• **WHAT THE TASK REQUIRES**:
Skip every image and restate the data word for word.

Image-text web data
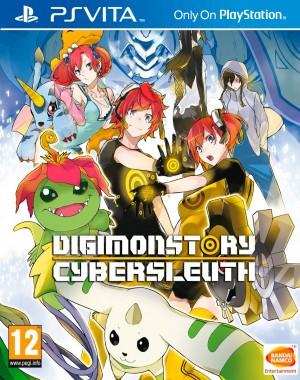 Copertina Digimon Story: Cyber Sleuth - PS Vita
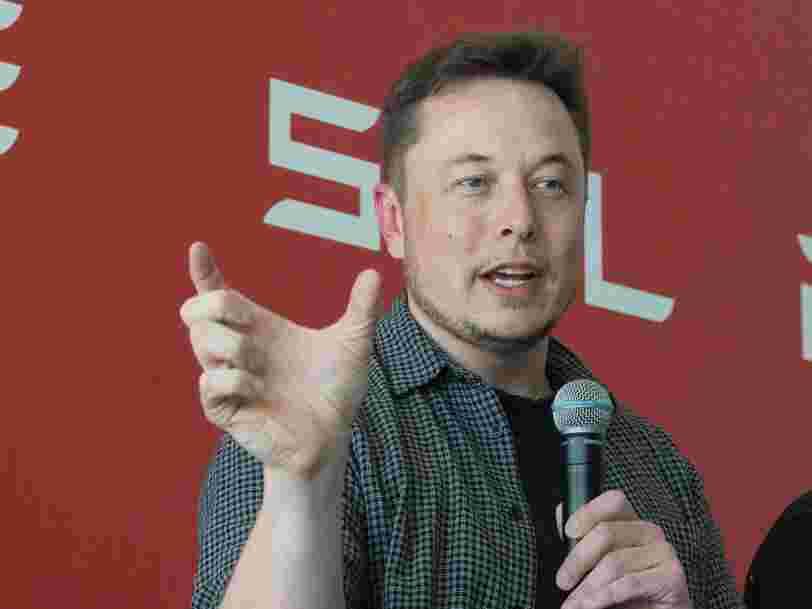 Tesla révèle une perte plus grande que prévu — mais confirme que la production du Model 3 est en bonne voie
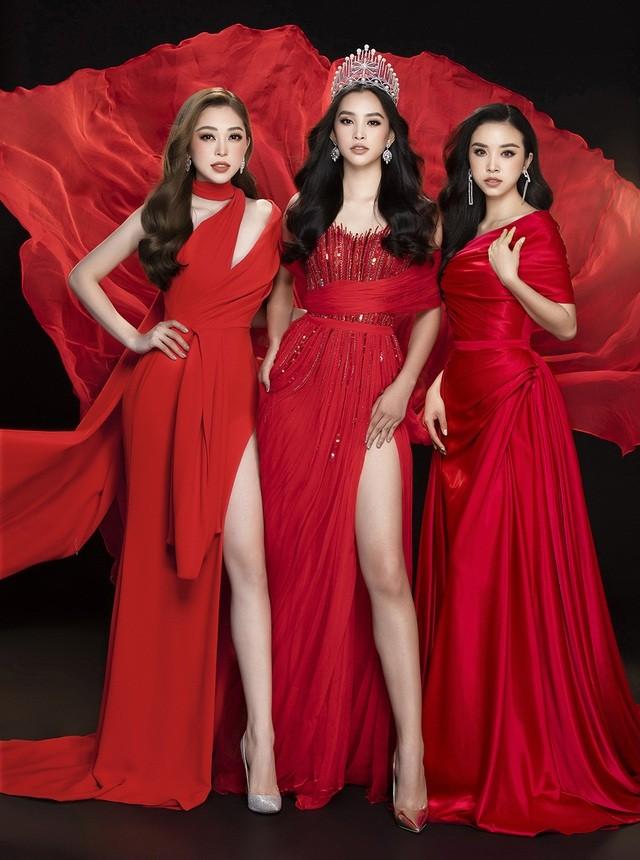 Nhìn lại nhan sắc top 3 Hoa hậu Việt Nam 2018 sau 2 năm - 1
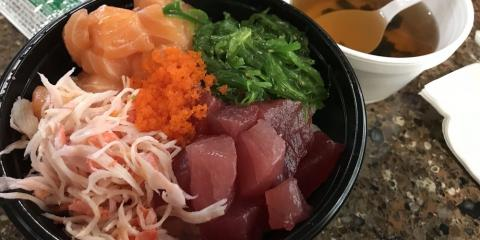 Why Kimchee and Poke Are the Perfect Seafood Match, Honolulu, Hawaii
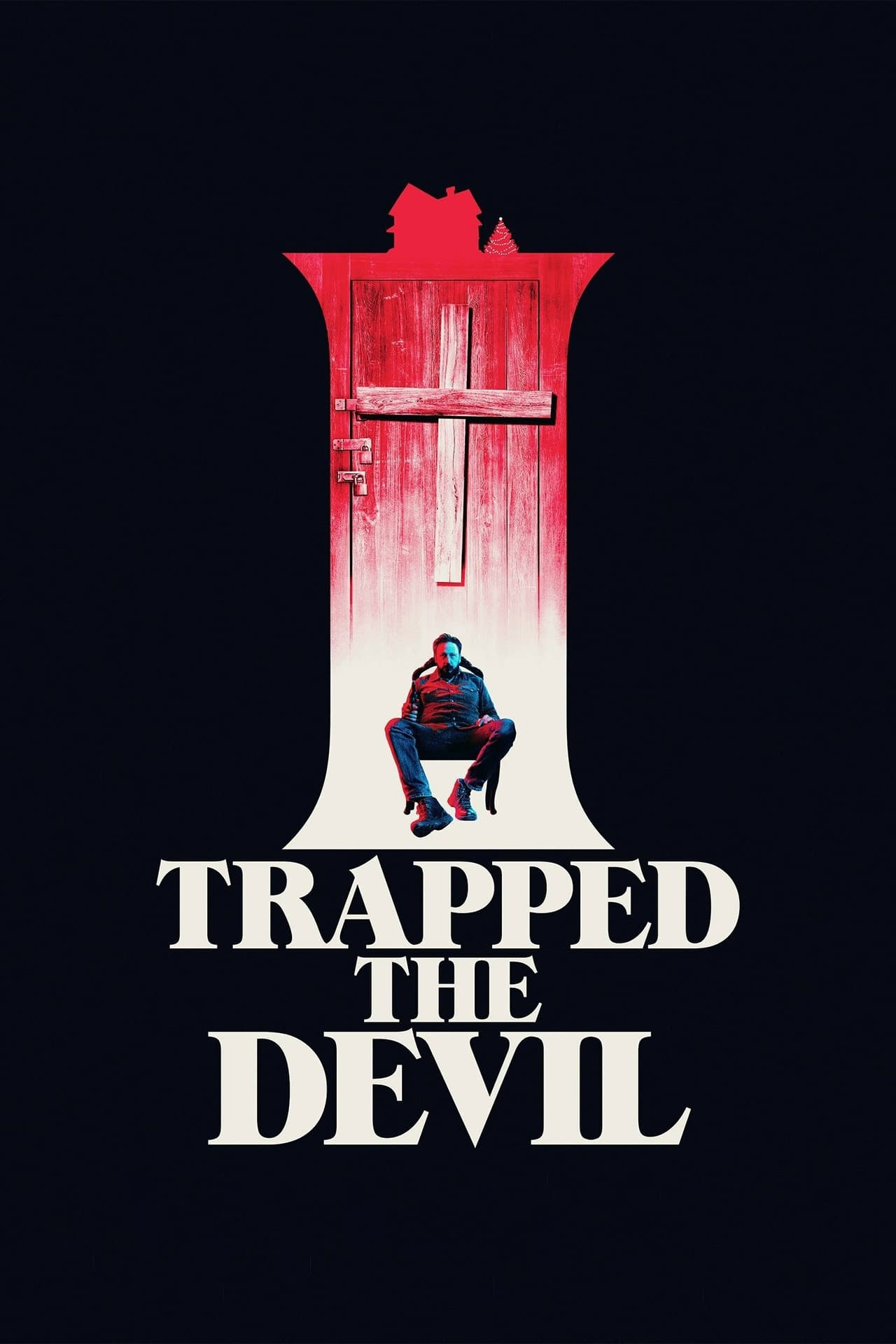 I Trapped The Devil image
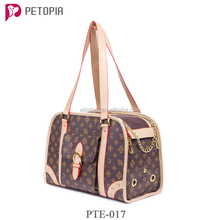 Soft Sided Travel Dog and Cat Pet Carrier Tote Hand Bag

• **RESULT**:
 Copertina Digimon Story: Cyber Sleuth - PS Vita
 Tesla révèle une perte plus grande que prévu — mais confirme que la production du Model 3 est en bonne voie
 Nhìn lại nhan sắc top 3 Hoa hậu Việt Nam 2018 sau 2 năm - 1
 Why Kimchee and Poke Are the Perfect Seafood Match, Honolulu, Hawaii
 I Trapped The Devil image
 Soft Sided Travel Dog and Cat Pet Carrier Tote Hand Bag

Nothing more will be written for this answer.